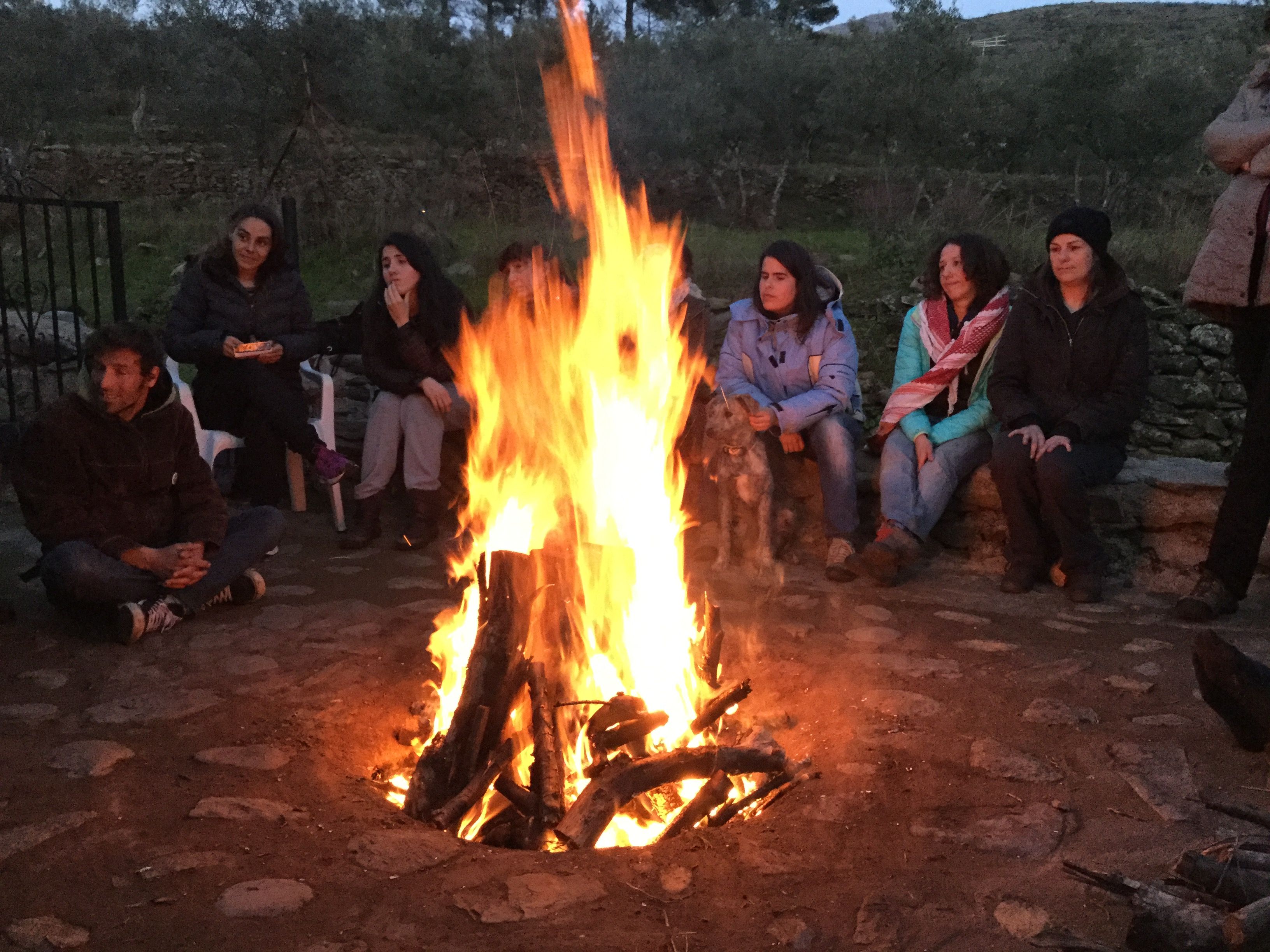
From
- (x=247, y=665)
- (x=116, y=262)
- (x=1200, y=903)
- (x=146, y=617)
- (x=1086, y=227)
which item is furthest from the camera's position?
(x=116, y=262)

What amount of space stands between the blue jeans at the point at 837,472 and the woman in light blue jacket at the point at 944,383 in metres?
0.18

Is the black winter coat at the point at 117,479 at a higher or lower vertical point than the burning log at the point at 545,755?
higher

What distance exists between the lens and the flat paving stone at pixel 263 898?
285cm

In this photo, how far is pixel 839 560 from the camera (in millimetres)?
5984

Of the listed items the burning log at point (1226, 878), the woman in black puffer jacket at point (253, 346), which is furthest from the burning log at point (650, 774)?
the woman in black puffer jacket at point (253, 346)

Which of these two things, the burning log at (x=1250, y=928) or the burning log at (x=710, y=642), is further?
the burning log at (x=710, y=642)

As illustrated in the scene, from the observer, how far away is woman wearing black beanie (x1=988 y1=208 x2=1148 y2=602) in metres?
5.70

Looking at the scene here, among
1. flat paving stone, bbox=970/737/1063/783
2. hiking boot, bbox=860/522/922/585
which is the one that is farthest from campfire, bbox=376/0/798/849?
hiking boot, bbox=860/522/922/585

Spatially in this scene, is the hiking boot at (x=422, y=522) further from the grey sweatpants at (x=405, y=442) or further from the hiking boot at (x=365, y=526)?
the hiking boot at (x=365, y=526)

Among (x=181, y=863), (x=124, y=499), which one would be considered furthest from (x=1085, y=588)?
(x=124, y=499)

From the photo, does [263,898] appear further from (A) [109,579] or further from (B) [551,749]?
(A) [109,579]

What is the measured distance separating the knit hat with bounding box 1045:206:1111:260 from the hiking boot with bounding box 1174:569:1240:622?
1.72 meters

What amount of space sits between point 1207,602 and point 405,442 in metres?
4.21

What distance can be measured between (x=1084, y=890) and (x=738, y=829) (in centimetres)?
96
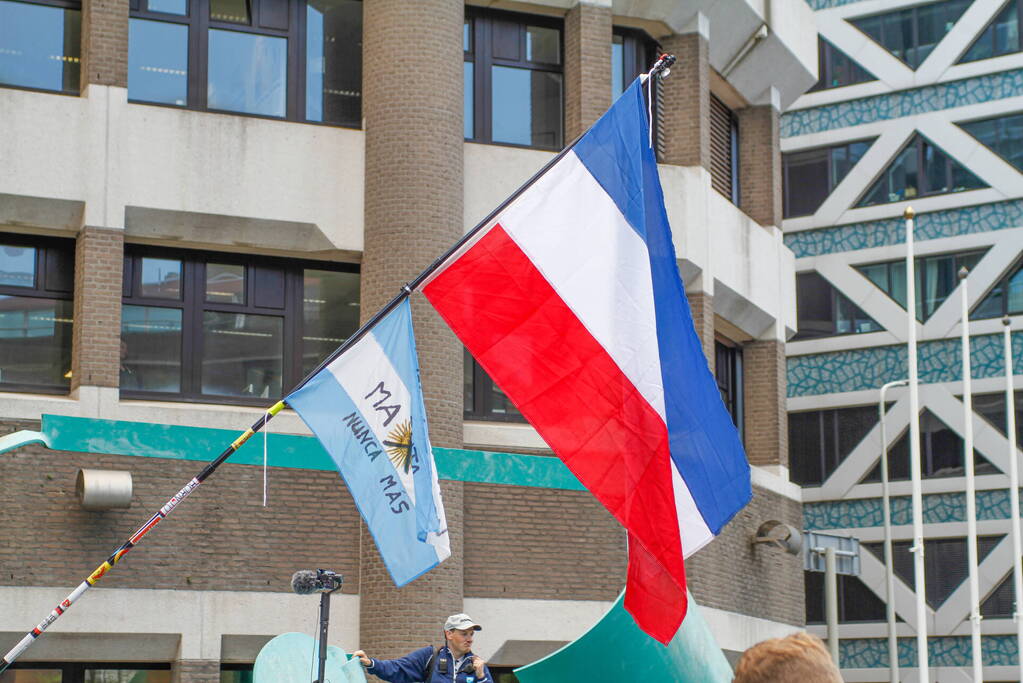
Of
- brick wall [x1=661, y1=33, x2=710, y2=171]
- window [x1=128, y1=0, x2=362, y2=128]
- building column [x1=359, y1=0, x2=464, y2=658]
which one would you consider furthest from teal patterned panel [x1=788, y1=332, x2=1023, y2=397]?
window [x1=128, y1=0, x2=362, y2=128]

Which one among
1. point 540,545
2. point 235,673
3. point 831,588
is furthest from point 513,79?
point 831,588

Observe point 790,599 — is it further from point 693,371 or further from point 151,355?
point 693,371

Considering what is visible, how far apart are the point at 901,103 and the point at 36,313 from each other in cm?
2978

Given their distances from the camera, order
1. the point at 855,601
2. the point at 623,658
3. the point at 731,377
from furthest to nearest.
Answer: the point at 855,601 → the point at 731,377 → the point at 623,658

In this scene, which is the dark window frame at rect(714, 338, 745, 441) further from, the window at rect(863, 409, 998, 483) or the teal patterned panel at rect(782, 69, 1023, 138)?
the teal patterned panel at rect(782, 69, 1023, 138)

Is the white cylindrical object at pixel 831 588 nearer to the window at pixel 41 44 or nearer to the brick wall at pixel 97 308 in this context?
the brick wall at pixel 97 308

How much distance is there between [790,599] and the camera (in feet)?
95.0

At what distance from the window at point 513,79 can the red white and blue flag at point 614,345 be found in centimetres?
1196

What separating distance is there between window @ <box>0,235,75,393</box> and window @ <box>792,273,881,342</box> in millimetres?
27527

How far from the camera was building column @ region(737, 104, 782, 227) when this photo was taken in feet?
97.6

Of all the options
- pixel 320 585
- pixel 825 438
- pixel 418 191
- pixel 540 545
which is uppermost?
pixel 418 191

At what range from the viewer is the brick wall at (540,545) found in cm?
2277

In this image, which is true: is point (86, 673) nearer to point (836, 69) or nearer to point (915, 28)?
point (836, 69)

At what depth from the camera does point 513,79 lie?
24.9 m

________________________________________

▶ [Prompt]: In this exercise, set down all of the data exactly, without the pictures.

▶ [Correct answer]:
From
- (x=247, y=665)
- (x=116, y=262)
- (x=1200, y=903)
- (x=146, y=617)
- (x=1086, y=227)
which item is furthest from the camera's position?
(x=116, y=262)

What amount of space stands between the blue jeans at the point at 837,472 and the woman in light blue jacket at the point at 944,383 in metres?
0.18

Is the black winter coat at the point at 117,479 at a higher or lower vertical point than the burning log at the point at 545,755?
higher

What distance exists between the lens and the flat paving stone at pixel 263 898?
285cm

In this photo, how far is pixel 839 560 from the camera (in millimetres)?
5984

Of the listed items the burning log at point (1226, 878), the woman in black puffer jacket at point (253, 346), which is furthest from the burning log at point (650, 774)?
the woman in black puffer jacket at point (253, 346)

Which of these two things, the burning log at (x=1250, y=928) or the burning log at (x=710, y=642), is further?
the burning log at (x=710, y=642)

As illustrated in the scene, from the observer, how far away is woman wearing black beanie (x1=988 y1=208 x2=1148 y2=602) in metres?
5.70

Looking at the scene here, among
1. flat paving stone, bbox=970/737/1063/783
2. hiking boot, bbox=860/522/922/585
which is the one that is farthest from campfire, bbox=376/0/798/849?
hiking boot, bbox=860/522/922/585

Spatially in this scene, is the hiking boot at (x=422, y=522) further from the grey sweatpants at (x=405, y=442) or further from the hiking boot at (x=365, y=526)?
the hiking boot at (x=365, y=526)

Among (x=181, y=863), (x=124, y=499), which one would be considered furthest from (x=1085, y=588)?
(x=124, y=499)

From the photo, does [263,898] appear further from (A) [109,579] or further from (B) [551,749]?
(A) [109,579]

What is the measured distance separating the knit hat with bounding box 1045:206:1111:260 from the hiking boot with bounding box 1174:569:1240:622?
1.72 meters

What amount of space sits between point 1207,602 and point 405,442 in metres?
4.21

What distance can be measured between (x=1084, y=890) and (x=738, y=829) (in centimetres)?
96
Of
- brick wall [x1=661, y1=33, x2=710, y2=171]
- window [x1=128, y1=0, x2=362, y2=128]
- building column [x1=359, y1=0, x2=464, y2=658]
which one would you consider furthest from teal patterned panel [x1=788, y1=332, x2=1023, y2=397]?
window [x1=128, y1=0, x2=362, y2=128]

Which one among
1. point 540,545
2. point 235,673
3. point 831,588
is furthest from point 513,79?
point 831,588

Observe point 790,599 — is it further from point 693,371 or further from point 151,355?
point 693,371

Considering what is visible, how far apart are the point at 901,103 and the point at 36,313 from each other in cm?
2978

Given their distances from the camera, order
1. the point at 855,601
2. the point at 623,658
3. the point at 731,377
from furthest to nearest.
Answer: the point at 855,601 → the point at 731,377 → the point at 623,658

In this scene, which is the dark window frame at rect(714, 338, 745, 441) further from, the window at rect(863, 409, 998, 483) or the teal patterned panel at rect(782, 69, 1023, 138)?
the teal patterned panel at rect(782, 69, 1023, 138)

Is the white cylindrical object at pixel 831 588 nearer to the window at pixel 41 44 or nearer to the brick wall at pixel 97 308 in this context?
the brick wall at pixel 97 308

How much distance is there between [790,599] and the camera (in feet)?
95.0

At what distance from the window at point 513,79 can the red white and blue flag at point 614,345 be found in centimetres?
1196

What separating distance is there between window @ <box>0,235,75,393</box> and window @ <box>792,273,881,342</box> in millimetres?
27527

How far from the camera was building column @ region(737, 104, 782, 227) when this photo was taken in feet?
97.6

Of all the options
- pixel 320 585
- pixel 825 438
- pixel 418 191
- pixel 540 545
which is uppermost?
pixel 418 191

At what range from the viewer is the brick wall at (540,545) found in cm?
2277

In this image, which is true: is point (86, 673) nearer to point (836, 69) or nearer to point (915, 28)?
point (836, 69)

At what depth from the camera does point 513,79 lie?
24.9 m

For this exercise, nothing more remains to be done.